The region of Bordeaux produces some of the worlds greatest wines, largely all blends of three or four different grape varieties for red wines and two or three for white wines. The amounts vary depending on the commune in which they are grown and preference of the individual estate or winery. Here is a little look at the main players.
Cabernet Sauvignon: Tannic structure and blackcurrant flavour. It is the main grape on the left bank (Haut Medoc) side of the Gironde River. Blended with other varieties, particularly Merlot, to create complex and age-worthy wines.
Merlot: Soft, plummy flavours and lower tannin levels. It is grown more on the right bank of the Gironde River, although it is used in the blend of most Bordeaux wines.

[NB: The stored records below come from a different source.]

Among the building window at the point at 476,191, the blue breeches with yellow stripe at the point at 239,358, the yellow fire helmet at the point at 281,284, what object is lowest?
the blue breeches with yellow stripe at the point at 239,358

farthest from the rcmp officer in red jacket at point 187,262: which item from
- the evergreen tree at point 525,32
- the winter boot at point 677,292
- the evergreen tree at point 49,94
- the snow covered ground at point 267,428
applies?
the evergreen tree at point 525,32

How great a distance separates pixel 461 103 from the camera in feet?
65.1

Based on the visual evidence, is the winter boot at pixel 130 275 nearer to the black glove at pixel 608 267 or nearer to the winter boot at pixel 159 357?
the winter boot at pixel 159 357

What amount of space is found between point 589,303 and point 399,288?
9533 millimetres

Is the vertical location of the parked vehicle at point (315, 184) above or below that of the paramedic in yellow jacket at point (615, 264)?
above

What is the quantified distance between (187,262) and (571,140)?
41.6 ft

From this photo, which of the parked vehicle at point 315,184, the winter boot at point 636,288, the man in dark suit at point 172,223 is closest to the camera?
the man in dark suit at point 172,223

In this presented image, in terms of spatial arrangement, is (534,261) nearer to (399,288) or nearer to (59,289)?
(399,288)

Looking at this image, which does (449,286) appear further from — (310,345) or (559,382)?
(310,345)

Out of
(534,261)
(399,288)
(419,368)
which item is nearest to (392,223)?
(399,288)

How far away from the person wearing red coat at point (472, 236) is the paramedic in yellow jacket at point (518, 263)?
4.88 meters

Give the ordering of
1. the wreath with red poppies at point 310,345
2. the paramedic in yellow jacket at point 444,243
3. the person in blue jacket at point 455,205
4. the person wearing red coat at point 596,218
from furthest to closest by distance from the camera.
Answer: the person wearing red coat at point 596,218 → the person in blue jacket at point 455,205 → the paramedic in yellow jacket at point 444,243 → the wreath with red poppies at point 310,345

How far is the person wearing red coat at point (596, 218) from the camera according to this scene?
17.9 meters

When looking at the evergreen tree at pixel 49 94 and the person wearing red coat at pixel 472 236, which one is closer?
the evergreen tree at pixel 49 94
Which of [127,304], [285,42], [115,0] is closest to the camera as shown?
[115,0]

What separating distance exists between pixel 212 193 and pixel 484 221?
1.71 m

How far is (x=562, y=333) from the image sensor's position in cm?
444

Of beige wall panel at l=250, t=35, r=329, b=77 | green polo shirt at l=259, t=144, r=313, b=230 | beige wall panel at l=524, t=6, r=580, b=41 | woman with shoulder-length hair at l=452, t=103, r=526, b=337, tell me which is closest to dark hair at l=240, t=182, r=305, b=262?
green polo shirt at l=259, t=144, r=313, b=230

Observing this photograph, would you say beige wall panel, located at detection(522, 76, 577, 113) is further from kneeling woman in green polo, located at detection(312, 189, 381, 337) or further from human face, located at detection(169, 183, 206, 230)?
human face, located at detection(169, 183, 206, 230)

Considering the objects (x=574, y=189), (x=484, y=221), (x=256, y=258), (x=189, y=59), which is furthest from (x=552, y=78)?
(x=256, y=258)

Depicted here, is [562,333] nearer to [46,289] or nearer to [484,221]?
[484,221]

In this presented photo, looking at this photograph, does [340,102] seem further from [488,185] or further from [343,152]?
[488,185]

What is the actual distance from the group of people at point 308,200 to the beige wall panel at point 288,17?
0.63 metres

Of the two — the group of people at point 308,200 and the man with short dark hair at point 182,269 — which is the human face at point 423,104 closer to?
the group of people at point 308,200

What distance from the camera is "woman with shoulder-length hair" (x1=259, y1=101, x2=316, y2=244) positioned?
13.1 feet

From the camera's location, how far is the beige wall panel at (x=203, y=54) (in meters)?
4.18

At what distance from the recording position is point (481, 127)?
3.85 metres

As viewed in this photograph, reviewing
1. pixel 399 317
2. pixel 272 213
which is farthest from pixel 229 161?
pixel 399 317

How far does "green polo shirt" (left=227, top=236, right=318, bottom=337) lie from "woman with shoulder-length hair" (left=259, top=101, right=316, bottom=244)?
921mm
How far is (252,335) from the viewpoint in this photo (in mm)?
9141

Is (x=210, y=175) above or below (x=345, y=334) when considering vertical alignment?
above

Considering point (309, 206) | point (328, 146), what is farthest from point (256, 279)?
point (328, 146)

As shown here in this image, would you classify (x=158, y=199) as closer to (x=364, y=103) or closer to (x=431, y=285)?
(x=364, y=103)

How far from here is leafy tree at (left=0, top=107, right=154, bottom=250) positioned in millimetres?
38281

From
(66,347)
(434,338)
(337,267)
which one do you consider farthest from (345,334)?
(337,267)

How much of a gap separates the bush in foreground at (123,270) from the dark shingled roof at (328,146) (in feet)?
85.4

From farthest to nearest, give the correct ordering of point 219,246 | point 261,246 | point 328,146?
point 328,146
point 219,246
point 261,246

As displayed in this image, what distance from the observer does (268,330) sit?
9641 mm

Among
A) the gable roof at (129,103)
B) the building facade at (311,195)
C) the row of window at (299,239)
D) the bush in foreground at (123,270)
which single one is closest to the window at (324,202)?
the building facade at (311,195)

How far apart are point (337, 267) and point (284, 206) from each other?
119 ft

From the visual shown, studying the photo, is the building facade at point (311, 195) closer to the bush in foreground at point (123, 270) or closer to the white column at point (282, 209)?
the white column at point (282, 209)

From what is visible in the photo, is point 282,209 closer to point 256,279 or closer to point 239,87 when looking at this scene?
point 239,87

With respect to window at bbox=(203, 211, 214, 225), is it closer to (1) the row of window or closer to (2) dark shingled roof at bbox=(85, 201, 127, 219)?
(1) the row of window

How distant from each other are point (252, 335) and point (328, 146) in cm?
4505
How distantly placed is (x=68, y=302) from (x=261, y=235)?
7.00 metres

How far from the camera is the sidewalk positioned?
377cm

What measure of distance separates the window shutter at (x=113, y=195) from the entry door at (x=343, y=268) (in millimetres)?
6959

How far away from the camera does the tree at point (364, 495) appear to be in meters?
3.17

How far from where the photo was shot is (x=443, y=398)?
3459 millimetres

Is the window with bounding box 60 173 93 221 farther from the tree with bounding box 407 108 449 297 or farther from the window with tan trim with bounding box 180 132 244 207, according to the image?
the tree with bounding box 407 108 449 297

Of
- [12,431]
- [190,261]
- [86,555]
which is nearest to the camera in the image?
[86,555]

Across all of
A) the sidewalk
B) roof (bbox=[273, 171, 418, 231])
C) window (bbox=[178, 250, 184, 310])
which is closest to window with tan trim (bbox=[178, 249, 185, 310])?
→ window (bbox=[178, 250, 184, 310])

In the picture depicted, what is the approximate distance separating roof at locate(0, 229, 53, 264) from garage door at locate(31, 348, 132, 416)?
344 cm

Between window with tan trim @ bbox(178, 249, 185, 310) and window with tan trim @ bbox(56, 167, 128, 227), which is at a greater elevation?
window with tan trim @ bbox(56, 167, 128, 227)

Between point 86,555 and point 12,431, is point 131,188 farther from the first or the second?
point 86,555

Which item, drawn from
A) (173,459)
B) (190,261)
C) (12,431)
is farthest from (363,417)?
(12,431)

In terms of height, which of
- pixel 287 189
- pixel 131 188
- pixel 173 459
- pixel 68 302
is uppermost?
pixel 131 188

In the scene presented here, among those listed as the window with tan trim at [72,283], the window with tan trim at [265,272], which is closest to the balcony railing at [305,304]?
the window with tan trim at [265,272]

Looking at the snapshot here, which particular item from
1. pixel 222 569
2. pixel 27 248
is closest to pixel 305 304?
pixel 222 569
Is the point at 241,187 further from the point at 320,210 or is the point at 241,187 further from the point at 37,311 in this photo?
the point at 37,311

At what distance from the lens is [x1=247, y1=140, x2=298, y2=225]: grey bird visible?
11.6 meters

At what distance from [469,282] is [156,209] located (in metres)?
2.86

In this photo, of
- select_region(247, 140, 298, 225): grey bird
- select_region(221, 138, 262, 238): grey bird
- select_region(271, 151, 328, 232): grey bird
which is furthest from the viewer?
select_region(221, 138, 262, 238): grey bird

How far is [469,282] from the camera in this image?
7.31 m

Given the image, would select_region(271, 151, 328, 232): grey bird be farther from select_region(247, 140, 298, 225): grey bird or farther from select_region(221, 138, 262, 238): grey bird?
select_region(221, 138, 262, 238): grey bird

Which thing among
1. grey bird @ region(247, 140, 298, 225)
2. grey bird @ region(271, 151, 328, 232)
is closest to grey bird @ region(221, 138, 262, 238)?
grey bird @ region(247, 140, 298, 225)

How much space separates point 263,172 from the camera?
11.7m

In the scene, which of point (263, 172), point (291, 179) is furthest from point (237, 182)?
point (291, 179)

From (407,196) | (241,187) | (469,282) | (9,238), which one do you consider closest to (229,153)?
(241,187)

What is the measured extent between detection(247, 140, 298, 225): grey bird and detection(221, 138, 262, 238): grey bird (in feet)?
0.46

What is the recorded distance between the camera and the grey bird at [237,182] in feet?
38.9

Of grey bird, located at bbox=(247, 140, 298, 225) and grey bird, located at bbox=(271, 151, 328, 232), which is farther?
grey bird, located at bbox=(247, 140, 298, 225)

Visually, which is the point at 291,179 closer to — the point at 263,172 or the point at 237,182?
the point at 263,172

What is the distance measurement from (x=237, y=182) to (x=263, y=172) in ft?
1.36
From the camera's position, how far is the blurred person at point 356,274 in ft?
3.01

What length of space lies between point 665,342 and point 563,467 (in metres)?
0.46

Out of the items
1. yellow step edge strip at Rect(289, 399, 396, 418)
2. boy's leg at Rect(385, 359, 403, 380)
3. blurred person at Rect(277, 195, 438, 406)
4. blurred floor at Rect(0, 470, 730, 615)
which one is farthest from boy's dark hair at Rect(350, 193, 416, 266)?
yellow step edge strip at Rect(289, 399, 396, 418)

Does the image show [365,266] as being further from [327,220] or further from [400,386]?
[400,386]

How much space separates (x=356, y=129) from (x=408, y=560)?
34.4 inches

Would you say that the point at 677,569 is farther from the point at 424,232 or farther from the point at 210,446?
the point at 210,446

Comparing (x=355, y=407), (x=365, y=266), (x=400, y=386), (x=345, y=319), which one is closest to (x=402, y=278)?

Cabernet Franc: Floral and herbal aromas and a high acidity. Some wines from Saint Emilion and Graves use a high proportion in the blend, but it is usually 10% or less for most of the region.
Petit Verdot: Dark in colour and high tannin levels. Many properties use a small, 5% or less, in their wines
Malbec: Another dark coloured grape with rich, fruity flavours. It is not as commonly grown in Bordeaux as the other varieties listed, but it is sometimes used in blends. Climate change is leading some properties to increase the amount grown as it deals better with the rise in temperatures experienced in the region.
Sauvignon Blanc: Grassy and herbaceous flavours, and high acidity. Blended with Semillon to produce most sweet and dry white wines.
For the sweet wines the grapes are left on the vines until noble rot sets in. Noble rot is a condition in which grapes are deliberately affected by Botrytis cinerea, resulting in the shrivelling of the ripened grapes, which in turn leads to an increased sugar content.
Along with a fairly long list of other grape varieties allowed to be included in Bordeaux wines, six new varieties have been added to the approved list by the French Appellation body, the INAO. This is to help the growers and producers adapt to the effects of climate change.